Name

lxaddids — Add IDs to an XML document

Synopsis

lxaddids [ -xmlns[:prefix]=uri ...] -e element-query [ -i id-attr-name ] [ -p prefix-query ] [ -f format ] [ -c count-query ] [ input-file ]

Description

lxaddids adds ID attributes to an XML document. The values used for IDs are made up of a prefix and a count. By default the prefix is "A" and the count starts at one and increments for each ID generated, but both of these can be changed as described below.

The input-file argument may be a URI instead of a filename. If no input-file argument is given, standard input is used.

-xmlns[:prefix]=uri

binds a prefix (or the default namespace) to a URI for use in XPath queries.

-e element-query

an XPath query identifying the elements to which attributes are to be added. This query is streamed, and the -p and -c queries are evaluated relative to the element without reading its children.

-i id-attr-name

the name to be used for the ID attributes. Any existing attribute with the same name will be replaced. The default name is "id".

-p prefix-query

an XPath query used to construct the prefix part of the IDs. Note that because is is a query, you must quote twice to specify a fixed string, for example -p "'foo'".

-f format

a C-style format string used to create the ID attribute value. This can be used to create unusually-formatted IDs. The format is applied to two values: the prefix (a string) and the count (a number).

-c count-query

an XPath query used to construct the count part of the IDs. When this is used, the count starts at zero and is increased whenever a node matching the query is encountered. If the matching node is a text node, the count is increased by the length of the text, otherwise it is increased by one. This allows IDs to depend on the position of the element in the text of the document.

Examples

In these examples, we assume a file of sentence (<s>) elements containing word (<w>) and punct (<punct>) elements. The <w> elements have a p attribute giving their part of speech.

lxaddids -e w <old.xml >new.xml

Adds an ID attribute to each <w> element. The attributes will have the default name id and the values will be of the default form "A1", "A2", ...

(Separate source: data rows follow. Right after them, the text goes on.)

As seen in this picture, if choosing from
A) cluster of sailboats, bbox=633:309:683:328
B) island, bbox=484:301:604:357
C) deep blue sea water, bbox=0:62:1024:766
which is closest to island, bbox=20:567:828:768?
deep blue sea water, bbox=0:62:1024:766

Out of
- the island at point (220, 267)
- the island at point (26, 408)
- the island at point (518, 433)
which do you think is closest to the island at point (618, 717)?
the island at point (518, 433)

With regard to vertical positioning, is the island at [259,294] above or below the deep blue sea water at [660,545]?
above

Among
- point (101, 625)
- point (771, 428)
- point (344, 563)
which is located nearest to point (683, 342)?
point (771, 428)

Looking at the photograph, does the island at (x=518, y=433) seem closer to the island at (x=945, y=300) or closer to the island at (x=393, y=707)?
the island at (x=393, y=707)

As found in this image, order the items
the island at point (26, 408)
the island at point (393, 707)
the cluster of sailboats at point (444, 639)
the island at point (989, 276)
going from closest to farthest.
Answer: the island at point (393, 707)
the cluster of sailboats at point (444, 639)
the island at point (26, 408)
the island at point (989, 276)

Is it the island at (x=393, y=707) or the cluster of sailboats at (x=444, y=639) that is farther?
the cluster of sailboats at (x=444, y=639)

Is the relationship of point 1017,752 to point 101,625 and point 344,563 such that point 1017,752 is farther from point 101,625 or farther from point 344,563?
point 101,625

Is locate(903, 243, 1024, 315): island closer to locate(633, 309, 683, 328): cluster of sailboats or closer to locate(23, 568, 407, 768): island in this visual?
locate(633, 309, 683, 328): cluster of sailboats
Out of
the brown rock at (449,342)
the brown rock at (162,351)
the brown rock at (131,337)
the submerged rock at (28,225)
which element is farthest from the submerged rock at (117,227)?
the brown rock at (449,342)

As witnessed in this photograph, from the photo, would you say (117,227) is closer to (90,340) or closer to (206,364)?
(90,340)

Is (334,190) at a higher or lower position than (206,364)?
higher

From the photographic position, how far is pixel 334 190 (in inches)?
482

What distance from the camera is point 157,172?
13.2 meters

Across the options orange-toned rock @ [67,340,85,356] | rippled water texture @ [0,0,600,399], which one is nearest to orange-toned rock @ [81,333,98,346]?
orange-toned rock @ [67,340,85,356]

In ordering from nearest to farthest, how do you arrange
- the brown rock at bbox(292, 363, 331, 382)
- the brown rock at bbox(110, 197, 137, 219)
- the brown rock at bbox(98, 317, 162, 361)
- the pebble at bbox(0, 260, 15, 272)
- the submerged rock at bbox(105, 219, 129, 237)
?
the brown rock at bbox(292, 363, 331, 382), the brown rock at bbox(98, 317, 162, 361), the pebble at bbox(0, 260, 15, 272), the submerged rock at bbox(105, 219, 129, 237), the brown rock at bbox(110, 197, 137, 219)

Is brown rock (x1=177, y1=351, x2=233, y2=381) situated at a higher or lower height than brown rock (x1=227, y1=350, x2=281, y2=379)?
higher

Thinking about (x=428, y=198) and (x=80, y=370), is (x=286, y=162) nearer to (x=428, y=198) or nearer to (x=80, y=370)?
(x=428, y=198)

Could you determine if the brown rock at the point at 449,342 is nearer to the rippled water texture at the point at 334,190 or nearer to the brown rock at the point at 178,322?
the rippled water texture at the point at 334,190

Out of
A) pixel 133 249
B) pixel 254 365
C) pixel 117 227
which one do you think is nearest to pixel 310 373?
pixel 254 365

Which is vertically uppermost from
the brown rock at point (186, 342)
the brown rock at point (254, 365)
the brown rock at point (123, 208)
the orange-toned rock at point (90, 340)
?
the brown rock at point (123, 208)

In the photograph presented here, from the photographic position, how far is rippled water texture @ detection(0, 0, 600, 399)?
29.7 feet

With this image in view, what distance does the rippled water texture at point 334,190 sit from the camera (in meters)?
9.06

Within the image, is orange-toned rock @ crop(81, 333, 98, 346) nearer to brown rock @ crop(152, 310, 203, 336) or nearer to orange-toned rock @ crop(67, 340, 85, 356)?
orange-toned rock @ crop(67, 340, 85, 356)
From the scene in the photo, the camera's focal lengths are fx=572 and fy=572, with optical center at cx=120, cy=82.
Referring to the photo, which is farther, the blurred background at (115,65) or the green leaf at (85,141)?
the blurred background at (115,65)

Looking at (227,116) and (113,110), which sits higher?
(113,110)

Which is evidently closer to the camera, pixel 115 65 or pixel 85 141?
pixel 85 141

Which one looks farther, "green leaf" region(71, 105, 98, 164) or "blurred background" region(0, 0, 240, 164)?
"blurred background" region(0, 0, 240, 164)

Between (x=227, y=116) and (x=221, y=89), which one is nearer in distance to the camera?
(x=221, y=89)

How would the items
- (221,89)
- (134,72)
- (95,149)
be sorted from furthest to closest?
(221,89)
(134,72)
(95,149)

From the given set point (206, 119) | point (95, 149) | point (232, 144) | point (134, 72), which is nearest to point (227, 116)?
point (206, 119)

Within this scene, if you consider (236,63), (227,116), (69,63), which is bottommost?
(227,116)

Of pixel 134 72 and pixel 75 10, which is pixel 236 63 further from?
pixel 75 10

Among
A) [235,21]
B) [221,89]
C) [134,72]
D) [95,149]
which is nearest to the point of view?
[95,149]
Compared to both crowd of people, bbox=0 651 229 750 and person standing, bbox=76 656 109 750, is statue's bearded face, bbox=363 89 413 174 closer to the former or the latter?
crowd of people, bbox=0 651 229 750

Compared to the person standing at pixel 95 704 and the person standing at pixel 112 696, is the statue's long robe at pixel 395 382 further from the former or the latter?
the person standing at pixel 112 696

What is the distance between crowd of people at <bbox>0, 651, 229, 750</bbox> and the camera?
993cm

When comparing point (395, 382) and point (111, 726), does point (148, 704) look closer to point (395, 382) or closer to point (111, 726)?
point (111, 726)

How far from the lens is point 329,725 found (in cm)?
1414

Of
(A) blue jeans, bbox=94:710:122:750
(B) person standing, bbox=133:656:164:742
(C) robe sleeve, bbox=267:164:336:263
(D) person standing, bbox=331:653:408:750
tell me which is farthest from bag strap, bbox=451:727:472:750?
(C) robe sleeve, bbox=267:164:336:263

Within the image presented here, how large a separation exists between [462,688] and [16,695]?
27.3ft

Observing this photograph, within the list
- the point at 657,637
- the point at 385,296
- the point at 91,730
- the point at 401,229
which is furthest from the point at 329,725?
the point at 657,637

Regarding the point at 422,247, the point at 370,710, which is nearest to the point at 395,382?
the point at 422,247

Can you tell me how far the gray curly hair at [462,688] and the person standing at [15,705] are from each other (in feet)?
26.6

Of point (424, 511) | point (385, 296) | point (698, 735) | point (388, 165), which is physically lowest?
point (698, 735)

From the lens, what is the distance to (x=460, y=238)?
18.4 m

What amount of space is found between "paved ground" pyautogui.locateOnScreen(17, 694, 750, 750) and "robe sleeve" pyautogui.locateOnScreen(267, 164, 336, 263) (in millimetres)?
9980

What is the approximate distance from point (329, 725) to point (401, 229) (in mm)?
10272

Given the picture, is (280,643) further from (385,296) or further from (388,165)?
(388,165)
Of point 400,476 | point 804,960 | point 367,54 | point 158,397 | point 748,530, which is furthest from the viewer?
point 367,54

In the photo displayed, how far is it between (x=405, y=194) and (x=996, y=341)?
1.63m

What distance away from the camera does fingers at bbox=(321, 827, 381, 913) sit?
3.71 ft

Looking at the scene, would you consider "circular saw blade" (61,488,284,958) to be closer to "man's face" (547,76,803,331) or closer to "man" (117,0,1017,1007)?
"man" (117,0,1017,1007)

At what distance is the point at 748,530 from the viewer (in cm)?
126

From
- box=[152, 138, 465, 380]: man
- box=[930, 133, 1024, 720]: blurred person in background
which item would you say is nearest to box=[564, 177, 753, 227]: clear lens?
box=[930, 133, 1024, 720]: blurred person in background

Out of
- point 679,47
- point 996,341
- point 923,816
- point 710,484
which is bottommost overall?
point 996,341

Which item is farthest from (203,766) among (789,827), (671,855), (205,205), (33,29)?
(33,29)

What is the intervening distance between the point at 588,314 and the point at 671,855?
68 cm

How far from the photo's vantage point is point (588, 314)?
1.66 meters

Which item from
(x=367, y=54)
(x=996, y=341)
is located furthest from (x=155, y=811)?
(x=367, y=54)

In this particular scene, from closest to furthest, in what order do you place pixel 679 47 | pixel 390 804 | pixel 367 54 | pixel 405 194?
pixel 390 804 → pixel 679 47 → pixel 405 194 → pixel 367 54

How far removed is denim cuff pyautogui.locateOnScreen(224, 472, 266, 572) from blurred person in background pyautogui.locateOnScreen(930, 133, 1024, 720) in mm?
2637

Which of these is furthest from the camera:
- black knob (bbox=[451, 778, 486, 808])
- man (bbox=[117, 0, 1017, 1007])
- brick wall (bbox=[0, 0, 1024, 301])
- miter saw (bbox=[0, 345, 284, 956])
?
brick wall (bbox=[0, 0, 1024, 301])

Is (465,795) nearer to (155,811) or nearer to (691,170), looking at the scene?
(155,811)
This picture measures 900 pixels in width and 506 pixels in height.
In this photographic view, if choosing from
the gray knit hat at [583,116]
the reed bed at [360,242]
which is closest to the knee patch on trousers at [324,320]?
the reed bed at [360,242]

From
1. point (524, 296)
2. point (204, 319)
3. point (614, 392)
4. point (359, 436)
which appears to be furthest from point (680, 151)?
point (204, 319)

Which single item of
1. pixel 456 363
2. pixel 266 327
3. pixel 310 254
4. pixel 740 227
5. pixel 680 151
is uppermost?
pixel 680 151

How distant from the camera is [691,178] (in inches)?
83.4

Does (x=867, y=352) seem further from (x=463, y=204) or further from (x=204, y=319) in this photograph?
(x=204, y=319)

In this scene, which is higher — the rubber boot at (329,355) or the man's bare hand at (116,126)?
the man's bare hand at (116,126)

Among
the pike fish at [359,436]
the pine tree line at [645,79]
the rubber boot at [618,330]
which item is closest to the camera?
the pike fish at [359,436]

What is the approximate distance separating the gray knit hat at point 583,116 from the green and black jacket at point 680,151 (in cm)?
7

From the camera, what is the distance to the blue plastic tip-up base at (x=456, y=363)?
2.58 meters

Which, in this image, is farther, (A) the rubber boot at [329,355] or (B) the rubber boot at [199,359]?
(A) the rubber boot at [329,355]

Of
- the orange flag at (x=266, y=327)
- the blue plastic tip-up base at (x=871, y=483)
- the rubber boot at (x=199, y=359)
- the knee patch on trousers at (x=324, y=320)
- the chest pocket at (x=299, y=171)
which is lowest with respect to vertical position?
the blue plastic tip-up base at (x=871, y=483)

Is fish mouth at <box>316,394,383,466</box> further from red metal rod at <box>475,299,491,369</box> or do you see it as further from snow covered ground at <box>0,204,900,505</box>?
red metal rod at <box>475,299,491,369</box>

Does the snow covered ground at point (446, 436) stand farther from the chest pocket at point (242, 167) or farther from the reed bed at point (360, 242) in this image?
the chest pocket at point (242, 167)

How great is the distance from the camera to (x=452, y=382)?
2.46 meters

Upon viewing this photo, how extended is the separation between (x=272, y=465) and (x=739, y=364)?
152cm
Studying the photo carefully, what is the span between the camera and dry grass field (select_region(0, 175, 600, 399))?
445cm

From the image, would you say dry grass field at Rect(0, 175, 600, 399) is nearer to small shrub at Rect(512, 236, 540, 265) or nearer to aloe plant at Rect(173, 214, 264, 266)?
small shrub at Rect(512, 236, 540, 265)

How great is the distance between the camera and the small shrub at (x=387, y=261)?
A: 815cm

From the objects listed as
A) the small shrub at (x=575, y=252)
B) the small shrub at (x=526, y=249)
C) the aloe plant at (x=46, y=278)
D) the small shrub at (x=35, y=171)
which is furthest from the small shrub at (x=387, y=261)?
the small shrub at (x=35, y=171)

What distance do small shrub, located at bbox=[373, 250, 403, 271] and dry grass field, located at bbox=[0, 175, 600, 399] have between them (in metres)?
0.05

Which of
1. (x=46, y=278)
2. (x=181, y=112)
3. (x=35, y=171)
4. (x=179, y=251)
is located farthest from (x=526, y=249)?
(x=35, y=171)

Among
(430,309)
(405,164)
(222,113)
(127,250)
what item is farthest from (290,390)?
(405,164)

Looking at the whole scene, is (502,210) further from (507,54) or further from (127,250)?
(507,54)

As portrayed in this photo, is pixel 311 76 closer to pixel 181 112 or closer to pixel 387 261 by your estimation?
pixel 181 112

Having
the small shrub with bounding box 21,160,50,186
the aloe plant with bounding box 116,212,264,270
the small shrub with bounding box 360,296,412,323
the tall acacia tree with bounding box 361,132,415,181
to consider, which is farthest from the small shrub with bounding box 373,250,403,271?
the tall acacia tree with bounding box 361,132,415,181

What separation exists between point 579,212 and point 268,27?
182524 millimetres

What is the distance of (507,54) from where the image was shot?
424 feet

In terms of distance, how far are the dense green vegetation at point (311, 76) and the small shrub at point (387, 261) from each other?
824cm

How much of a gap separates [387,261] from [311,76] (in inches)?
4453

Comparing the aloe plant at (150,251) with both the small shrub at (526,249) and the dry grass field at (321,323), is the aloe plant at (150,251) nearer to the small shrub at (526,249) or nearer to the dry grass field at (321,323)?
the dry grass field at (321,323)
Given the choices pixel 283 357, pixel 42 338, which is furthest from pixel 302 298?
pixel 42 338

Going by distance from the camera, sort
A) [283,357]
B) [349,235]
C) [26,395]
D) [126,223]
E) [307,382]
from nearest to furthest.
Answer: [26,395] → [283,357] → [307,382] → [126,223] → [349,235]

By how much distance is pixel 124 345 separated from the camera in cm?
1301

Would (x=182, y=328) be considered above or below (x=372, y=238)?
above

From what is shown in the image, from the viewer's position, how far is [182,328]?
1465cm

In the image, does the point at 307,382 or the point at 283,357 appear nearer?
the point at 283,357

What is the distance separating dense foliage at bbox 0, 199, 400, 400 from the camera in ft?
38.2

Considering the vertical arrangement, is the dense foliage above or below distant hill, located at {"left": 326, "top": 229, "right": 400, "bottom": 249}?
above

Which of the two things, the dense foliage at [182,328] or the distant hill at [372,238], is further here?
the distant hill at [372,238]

lxaddids -e 's/*' -i ident <old.xml >new.xml

Adds an ID attribute to each child of each <s> element. The attributes will be named ident.

lxaddids -e 's/*' -p 'name()' <old.xml >new.xml

Adds an ID attribute to each child of each <s> element. The ID values will depend on the name of the element they are attached to; on <w> elements they will start with "w" ("w34" for example) and on <punct> elements they will start with "punct".

lxaddids -e w -f '%s-%d' <old.xml >new.xml

Adds an ID attribute to each <w> element. The ID values will be of the form "A-1", "A-2", ...

lxaddids -e 'w[@p="NN"]' -c w <old.xml >new.xml

Adds an ID attribute to each <w> element that has a p attribute whose value is "NN". The numbers in the ID values will count all <w> elements, not just those which have an ID assigned.

lxaddids -e 'w' -cc 's//text()' <old.xml >new.xml

Adds an ID attribute to each <w> element. The numbers in the ID values will count the characters preceding the <w> in the containing <s> element.

Bugs

The program does not check for duplicate IDs, which might arise if there are already IDs on some elements or if the -c option is used in such a way that it does not generate unique IDs.

The -f formats are not handled with full generality; some cases don't work.